▸ Vorliegender Textauszug
* * * *

Deutschland im internationalen Standortranking nur noch auf Platz 24
Christian Lindner muss sich eine neue Zahl merken. Der Bundesfinanzminister erwähnt in Reden und Interviews häufig, dass Deutschland seit Jahren an Wettbewerbsfähigkeit verliere und im internationalen Standortranking auf Platz 22 zurückgefallen sei. Die aktuelle Rangliste der wettbewerbsfähigsten Volkswirtschaften der Welt, die das IMD World Competitiveness Center (WCC) seit 36 Jahren veröffentlicht, verrät nun, dass Deutschland zwei weitere Plätze nach hinten gerutscht ist.

* * * *

▸ Rohdaten
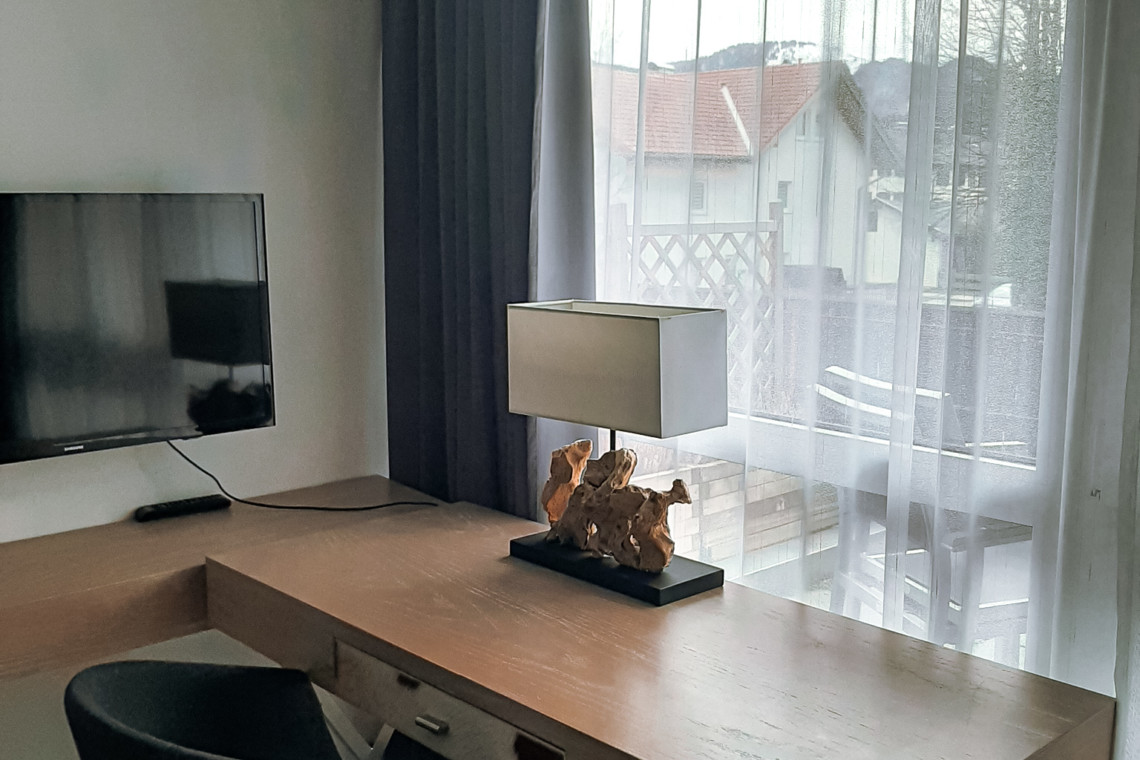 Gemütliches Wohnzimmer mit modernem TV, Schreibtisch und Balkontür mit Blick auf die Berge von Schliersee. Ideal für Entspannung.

* * * *

▸ Aufgaben
- 1) Bearbeite im Text zum Standortranking die Passage beginnend mit „Deutschland im internationalen“ bis einschließlich „hinten gerutscht ist.“ und setze darin „Finanzminister“ anstelle von „Bundesfinanzminister“ ein.
- 2) Fasse den Absatz im Text zum Standortranking, der mit „Christian Lindner muss sich“ beginnt, kürzer, ohne seine wesentlichen Fakten zu verlieren.
- 3) Führe den Text zum Standortranking im Anschluss an seinen letzten Satz weiter.

▸ Antworten je Aufgabe
- 1)
Deutschland im internationalen Standortranking nur noch auf Platz 24
Christian Lindner muss sich eine neue Zahl merken. Der Finanzminister erwähnt in Reden und Interviews häufig, dass Deutschland seit Jahren an Wettbewerbsfähigkeit verliere und im internationalen Standortranking auf Platz 22 zurückgefallen sei. Die aktuelle Rangliste der wettbewerbsfähigsten Volkswirtschaften der Welt, die das IMD World Competitiveness Center (WCC) seit 36 Jahren veröffentlicht, verrät nun, dass Deutschland zwei weitere Plätze nach hinten gerutscht ist.

- 2) Bundesfinanzminister Christian Lindner sagt oft, Deutschland verliere seit Jahren an Wettbewerbsfähigkeit und liege im internationalen Standortranking auf Platz 22. Laut der aktuellen Rangliste des IMD World Competitiveness Center (WCC), die seit 36 Jahren erscheint, ist Deutschland nun um zwei weitere Plätze abgerutscht.

- 3)
Das WCC gehört zur privaten Wirtschaftshochschule IMD im schweizerischen Lausanne. Nach den vom WCC in diesem Frühjahr zusammengetragenen und hernach analysierten Daten und Einschätzungen rangiert Deutschland unter den 67 verglichenen Ländern nur noch auf Platz 24 und somit hinter China (Platz 14), Saudi-Arabien (16) und Island (17), aber vor Österreich (26), Großbritannien (28) und Frankreich (31). 2022 lag die Bundesrepublik noch auf Platz 15, 2014 auf Platz 6. Singapur, die Schweiz, Dänemark und Irland schneiden in der aktuellen Bewertung am besten ab.
Die Methodik der Rangliste
Um die Rangliste zu erstellen, greifen die Forscher auf 164 statistische Indikatoren zurück, die sie in vier Hauptfelder untergliedern: Wirtschaftsleistung, Infrastruktur sowie die Effizienz der Regierung und der Unternehmen. Dazu nutzen die Wissenschaftler Daten von Organisationen wie der Weltbank, des Internationalen Währungsfonds und des Euromonitor. Zusätzlich flossen die Ergebnisse einer Umfrage unter mehr als 6600 Führungskräften aus aller Welt ein.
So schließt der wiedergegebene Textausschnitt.